▸ **TRECHO**:
════════════════════

19 Junho 2017
Quando o Papa Francisco se encontrar com a chanceler alemã Angela Merkel, alguns poderão se surpreender com a ironia da mulher mais poderosa do mundo ao lado do chefe de uma igreja por vezes vista como dominada por homens. No entanto, para o próprio Francisco, lidar com mulheres poderosas não é novidade, desde a sua experiência na Argentina até os anos de papado.
A reportagem é de Inés San Martín, publicada por Crux, 15-06-2017. A tradução é de Isaque Gomes Correa.
Quando o Papa Francisco e a chanceler alemã Angela Merkel se encontrarem no sábado, será a quarta vez que os dois se veem em Roma. Para um líder a quem frequentemente se recomenda colocar mais mulheres em postos de comando dentro de sua própria casa, este encontro cimenta o fato de que, quando se trata de lidar com mulheres poderosas, o atual pontífice já tem uma longa experiência.
Como acontece entre o Vaticano e a maioria dos governos ao redor do mundo, às vezes Francisco e Merkel discordam em questões de política. Já quando o assunto é personalidade, o papa tem uma longa vivência em ver mulheres em cargos de comando.
Uma chefe de Estado não é novidade na terra natal de Francisco, que teve duas mulheres à frente do governo nas últimas cinco décadas. Ambas foram, antes, primeiras-damas.
Em 1974, depois da morte do marido, Juan Domingo Perón, Maria Estella Martínez – também conhecida como Isabelita Perón – tornou-se a primeira presidenta do mundo.
Durante o terceiro mandato de seu marido, iniciado em 1973, a ex-dançarina de cabaret era muito mais do que a terceira esposa do então presidente: os dois dividiram os votos nas eleições, com ela na qualidade de vice-presidente. Por esse motivo, quando o marido presidente faleceu em 1974, ela assumiu o poder, servindo até março de 1976, quando o comandante em chefe do exército, Jorge Rafael Videla, com uma junta militar, a derrubou.
A segunda esposa de Perón, Evita, nunca se candidatou, apesar das intenções do general, e morreu quando estava com 33 anos durante o segundo mandato dele.

════════════════════

▸ **DADOS FORNECIDOS**:
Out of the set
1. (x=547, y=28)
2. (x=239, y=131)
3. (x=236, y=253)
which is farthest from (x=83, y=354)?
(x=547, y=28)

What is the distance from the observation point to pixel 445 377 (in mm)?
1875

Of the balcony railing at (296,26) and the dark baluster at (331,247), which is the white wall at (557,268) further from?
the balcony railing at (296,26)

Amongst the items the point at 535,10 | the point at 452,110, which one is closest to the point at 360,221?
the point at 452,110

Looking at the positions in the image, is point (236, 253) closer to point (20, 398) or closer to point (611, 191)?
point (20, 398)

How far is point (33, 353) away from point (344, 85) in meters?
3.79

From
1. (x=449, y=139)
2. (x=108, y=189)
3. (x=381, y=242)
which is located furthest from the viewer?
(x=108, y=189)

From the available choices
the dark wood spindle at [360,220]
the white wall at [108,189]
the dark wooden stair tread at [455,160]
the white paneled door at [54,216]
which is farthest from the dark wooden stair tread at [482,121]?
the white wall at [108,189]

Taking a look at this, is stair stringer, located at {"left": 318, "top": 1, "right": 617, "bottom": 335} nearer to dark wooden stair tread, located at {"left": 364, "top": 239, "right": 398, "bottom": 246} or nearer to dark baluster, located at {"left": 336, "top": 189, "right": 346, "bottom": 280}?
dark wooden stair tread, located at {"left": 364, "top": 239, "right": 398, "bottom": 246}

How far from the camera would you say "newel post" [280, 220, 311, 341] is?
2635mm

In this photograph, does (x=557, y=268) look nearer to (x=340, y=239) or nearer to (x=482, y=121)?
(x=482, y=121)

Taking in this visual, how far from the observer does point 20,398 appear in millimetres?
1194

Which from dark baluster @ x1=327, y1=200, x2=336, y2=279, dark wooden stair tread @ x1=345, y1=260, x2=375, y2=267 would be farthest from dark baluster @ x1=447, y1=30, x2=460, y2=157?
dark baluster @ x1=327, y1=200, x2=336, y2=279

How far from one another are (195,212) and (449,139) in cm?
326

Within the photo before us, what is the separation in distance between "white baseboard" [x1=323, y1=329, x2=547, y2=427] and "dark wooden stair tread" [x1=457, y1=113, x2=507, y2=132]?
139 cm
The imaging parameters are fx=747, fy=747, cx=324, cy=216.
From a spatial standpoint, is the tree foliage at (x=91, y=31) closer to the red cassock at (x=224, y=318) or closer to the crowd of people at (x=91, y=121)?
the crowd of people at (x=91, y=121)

════════════════════

▸ **A FAZER**:
• a. Responda, com base na reportagem sobre o Papa Francisco e Angela Merkel:
(i) Qual encontro entre os dois em Roma será o do sábado?
(ii) Em que ano Isabelita Perón se tornou a primeira presidenta do mundo?
(iii) Com quantos anos Evita morreu?
• b. Prossiga a reportagem sobre o Papa Francisco e Angela Merkel a partir da última frase apresentada.

▸ **RESPOSTAS ÀS TAREFAS**:
• a.
(i) Será o quarto encontro entre os dois em Roma.
(ii) Em 1974.
(iii) Aos 33 anos.

• b.
O papa não chegou interagir diretamente com nenhuma deles: era apenas uma criança na época de Evita, e um jovem provincial jesuíta nos tempos de Isabelita. Mas, para o bem ou para o mal, gerações de argentinos, incluída a de Francisco, cresceram vendo os rostos delas nos jornais, e as políticas subsequentes do país foram influenciadas por ambas.
Em 2007, uma outra primeira-dama sucedeu o marido na presidência, mas dessa vez foi eleita para o cargo como o principal nome impresso nas cédulas: Cristina Fernández de Kirchner, que tomou as rédeas do país após Néstor Kirchner.
Fernández foi reeleita para um segundo mandato em 2011, administração concluída em 2015.
Durante essa presidência, Francisco era o arcebispo de Buenos Aires, e os dois tiveram uma relação tensa, em parte herdada da época de Néstor quando era presidente. Este rotulara o então Cardeal Jorge Mario Bergoglio como o “líder da oposição”.
Frequentemente Fernández e Bergoglio entravam em colisão, e ela muitas vezes considerava as homilias do sacerdote, em que denunciava as crescentes desigualdades econômicas e sociais, a corrupção generalizada, o crescimento do crime organizado e a impunidade, como críticas abertamente dirigidas ao seu governo.
Os dois também tiveram opiniões diferentes sobre questões de moral, como o casamento homoafetivo (legalizado no país durante o primeiro mandato Cristina Kirchner), a contracepção e educação sexual nas escolas.
Todavia, quando ele se tornou papa, ambos puseram de lado as diferenças. Ele, porque temia a democracia da Argentina. Ela, em grande parte devido ao fato de que o seu inimigo de longa data de repente se transformara no líder mais querido do mundo.
Apesar de a América Latina ser frequentemente chamada – e não sem motivos – de uma região patriarcal (machista), com diferenças marcantes entre os sexos quanto a igualdade salarial e violência de gênero, isto não impediu de as mulheres alcançarem cargos de poder.
Em 2013, quando Francisco se elegeu papa, países vizinhos como Brasil e Chile também elegeram presidentas.
Desde então, Francisco vem lidando com mulheres poderosas, entre elas Angela Merkel, com quem já se esteve em maio de 2016, fevereiro de 2015 e maio de 2013, em particular para falar sobre o futuro da Europa e a atual crise migratória.
Há também Christine Lagarde, diretora do Fundo Monetário Internacional, que viajou duas vezes para o Vaticano para ver o pontífice, em 2014 e 2016.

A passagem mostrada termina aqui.